Winning away from home

In an interesting twist, African athletes from Nigeria and Kenya who competed for other countries managed to snag medals in their respective competitions. Hammer thrower Anette Nneka Echikunwoke, who represented Nigeria at the 2020 Olympics, won a silver medal for her birth country, the U.S. Her dreams of competing at the 2020 Tokyo Olympics were cut short because the Athletics Federation of Nigeria failed to conduct mandatory tests, which ruled her and nine others out of the competition. Although Kenya’s Winifred Yavi, who competed for Bahrain and won gold in the 3000m women's steeplechase, decided to switch due to the high level of competition at the trials, Kenyan athletes have complained and threatened boycotts over the unfit state of sports facilities. Nigerian-born Salwa Eid Naser (born Ebelechukwu Agbapuonwu) who won silver in the women's 400m, also competed for Bahrain after making a switch in 2014. Nigerian-born Yemisi Ogunleye also won gold while competing for Germany in the women’s shot put event, making history in the process.

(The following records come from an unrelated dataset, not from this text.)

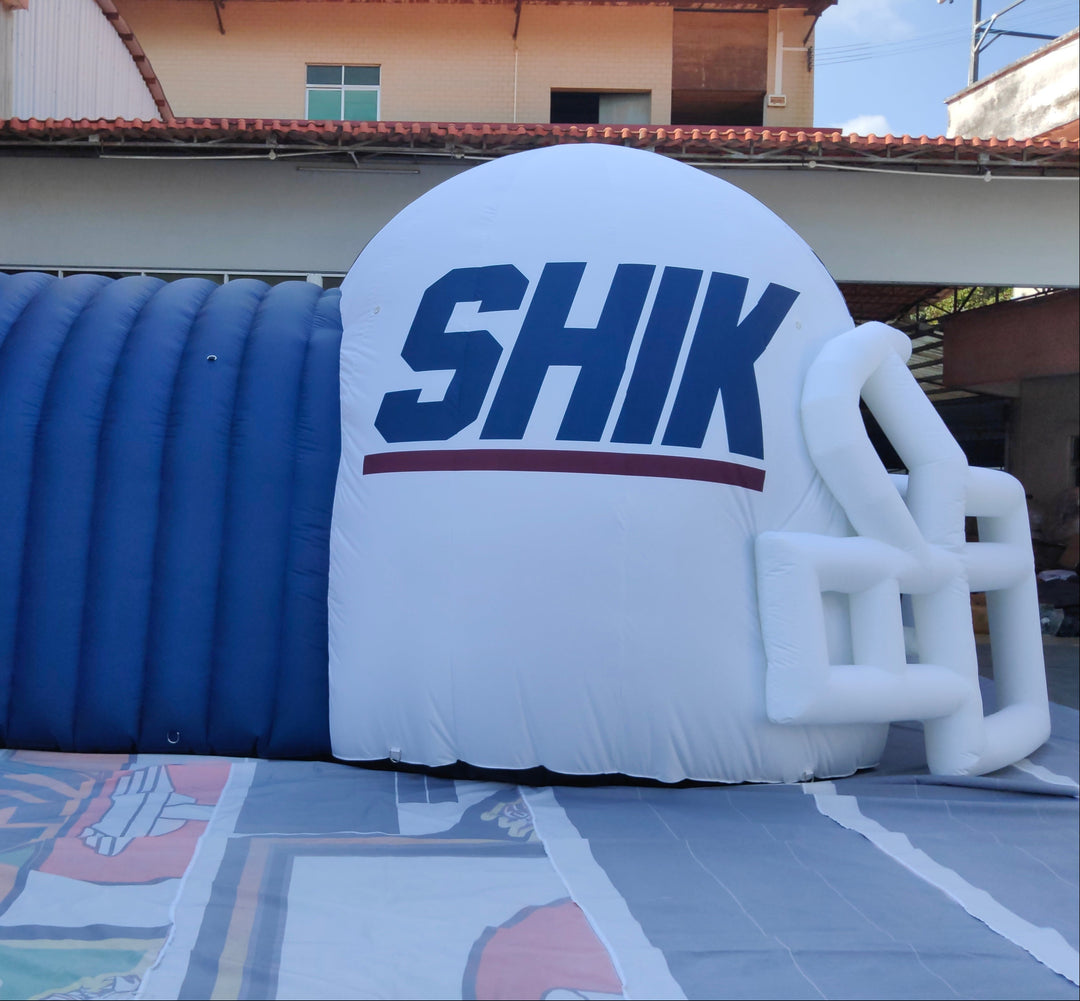 Inflatable helmet tunnel with SHIK logo in white and blue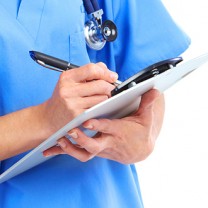 Person i blå läkarrock och stetoskop skriver på anteckningsblock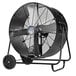 A large black TPI industrial drum fan on wheels.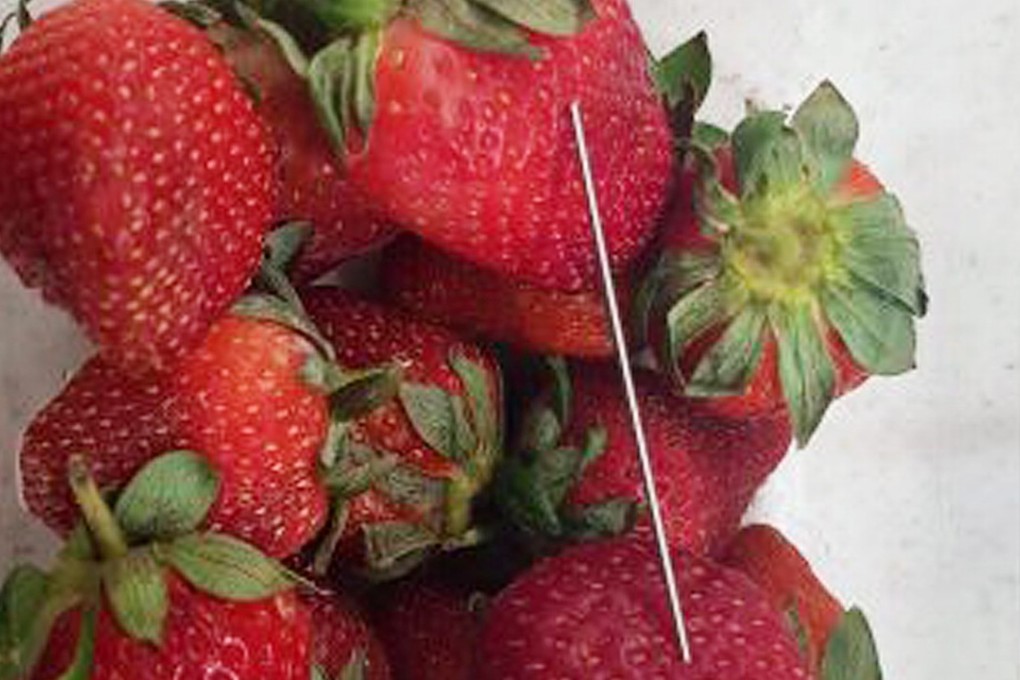 A needle in a punnet of strawberries. Australia plans to increase the maximum jail term to 15 years for anyone convicted of contaminating foodstuffs. Photo: AFP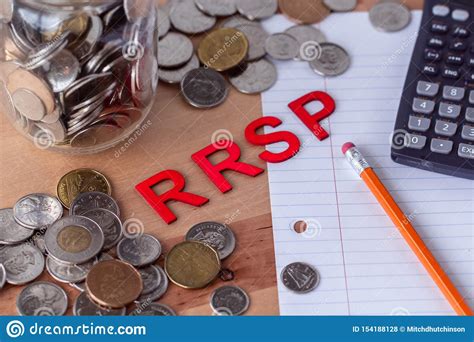 `RRSP` Registered Retirement Savings Plan Signs with Coins in the ...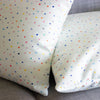A side view of the day pop cushions. Two cushions on a couch. Print is multicoloured polka dots on a light grid background. 
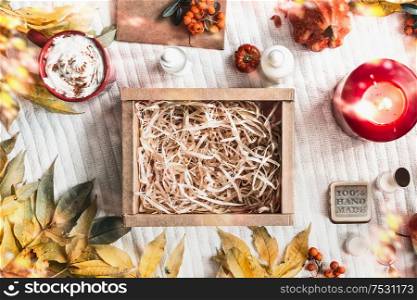 Empty kraft paper box on white blanket with autumn branches and fall leaves, cup of cappuccino, cosmetic products, burning candle and rowan. Zero waste, eco friendly packaging. Beauty box. Top view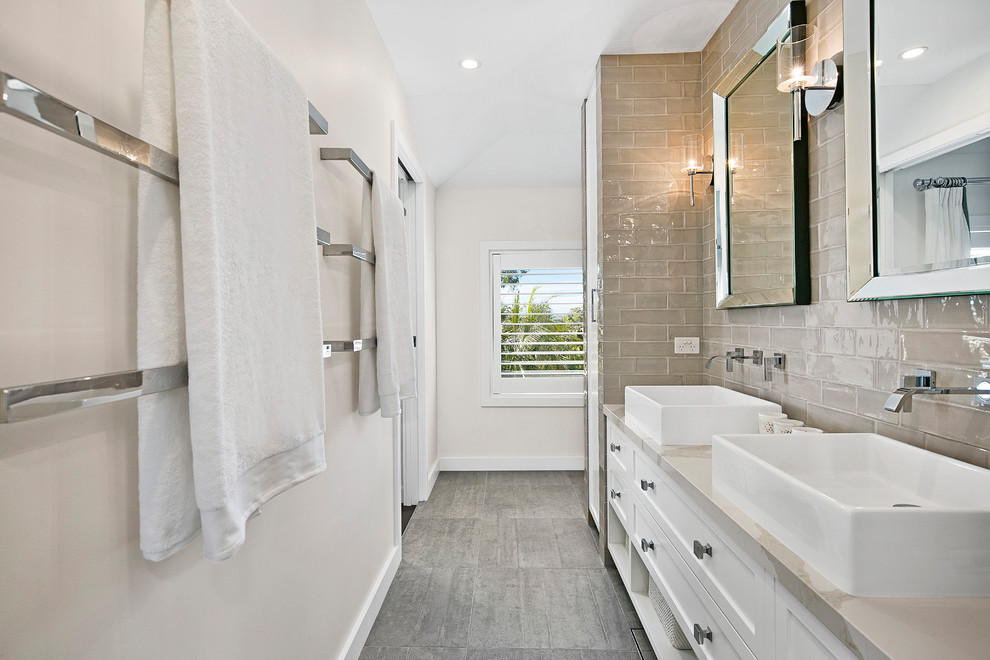 Mid-sized trendy master beige tile and subway tile gray floor bathroom photo in Sydney with shaker cabinets, white cabinets, an integrated sink and marble countertops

The deeply seated failure on the grassroots level that has seeped into the international stage calls for serious and urgent action. Peter Obi, a former presidential candidate in the 2023 Nigerian elections, in a statement released on his X account, condemned “The rascality and recklessness that has continued to [characterize] leadership in our nation in nearly every department,” adding that “The general impression that has come to stick is the one that portrays our country as a joke, even on the international stage.”

Should this recklessness continue, African countries could see fewer athletes willing to put themselves on the line and commit to representing countries that can let them down — often in the smallest but most significant ways.